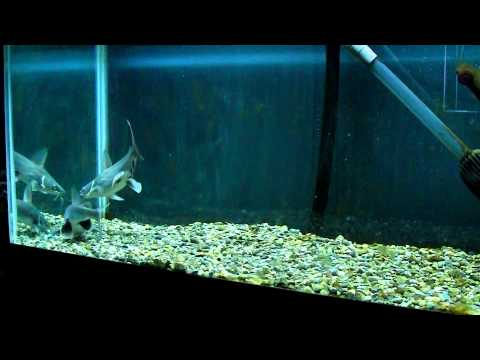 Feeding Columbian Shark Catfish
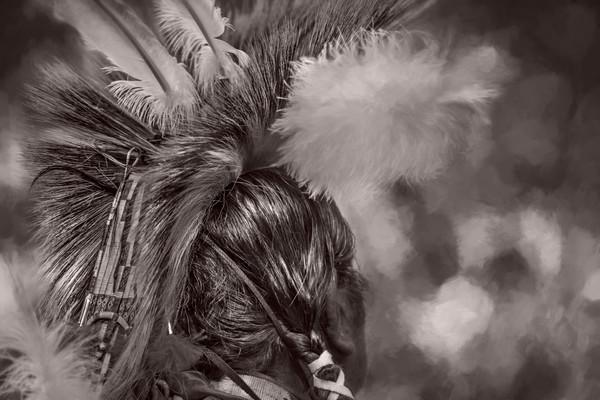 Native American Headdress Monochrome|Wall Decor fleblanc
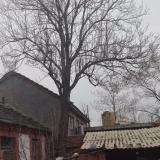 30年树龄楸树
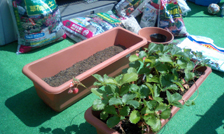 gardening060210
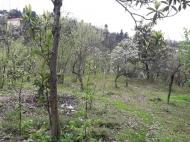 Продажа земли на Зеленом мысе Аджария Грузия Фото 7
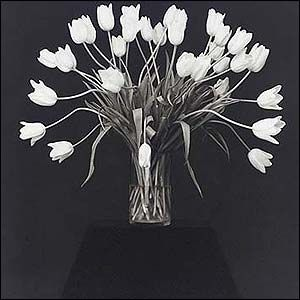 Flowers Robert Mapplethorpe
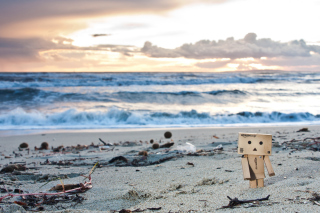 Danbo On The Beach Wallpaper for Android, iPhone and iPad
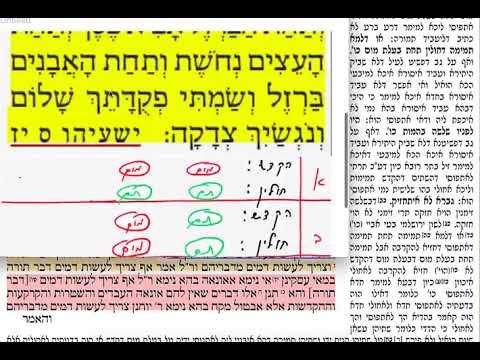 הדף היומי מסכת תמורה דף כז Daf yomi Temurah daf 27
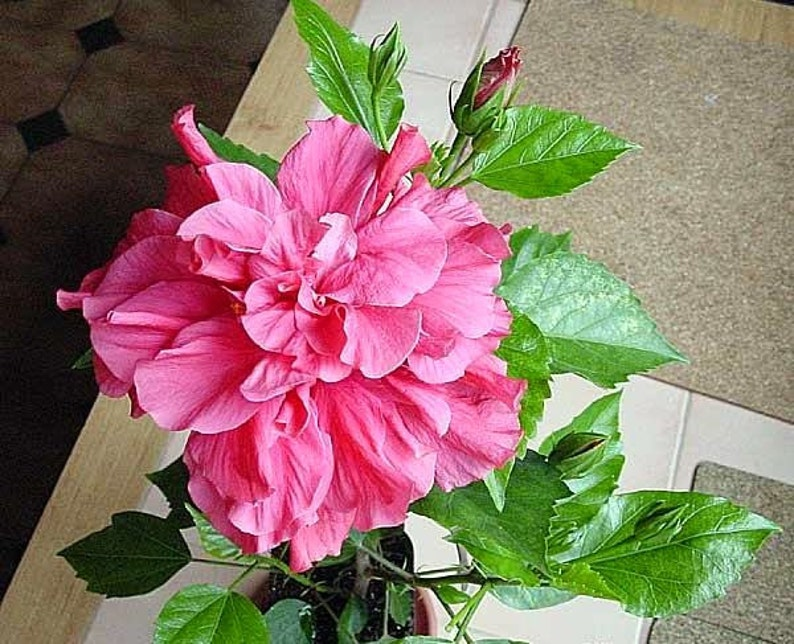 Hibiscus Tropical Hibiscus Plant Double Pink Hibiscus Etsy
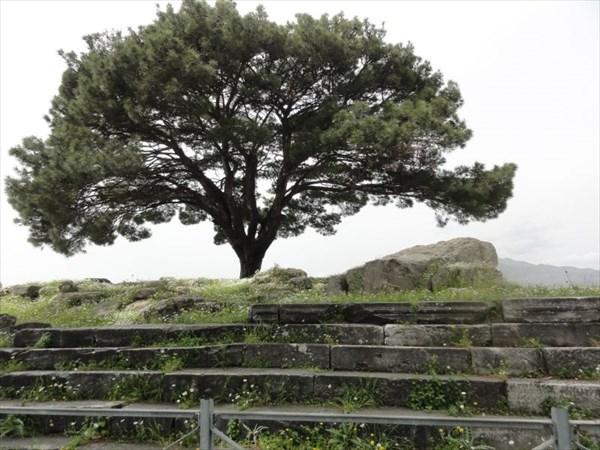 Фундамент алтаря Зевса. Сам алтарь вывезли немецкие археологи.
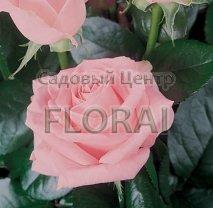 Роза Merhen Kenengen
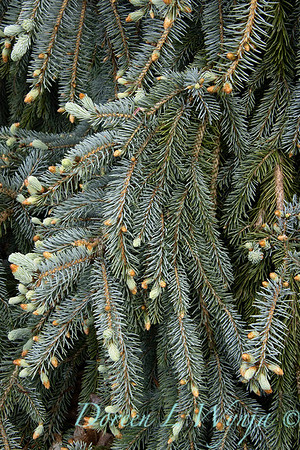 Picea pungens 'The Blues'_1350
============
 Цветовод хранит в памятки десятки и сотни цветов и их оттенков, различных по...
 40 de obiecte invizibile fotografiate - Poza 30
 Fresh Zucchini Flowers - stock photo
============
**Exercise directions:**
Using the records above, repeat exactly the run of lines that starts with the line with "Hibiscus Tropical Hibiscus" and goes on through the line with "Picea pungens 'The Blues'_1350"; omit each picture.

**Exercise output:**
 Hibiscus Tropical Hibiscus Plant Double Pink Hibiscus Etsy
 Фундамент алтаря Зевса. Сам алтарь вывезли немецкие археологи.
 Роза Merhen Kenengen
 Picea pungens 'The Blues'_1350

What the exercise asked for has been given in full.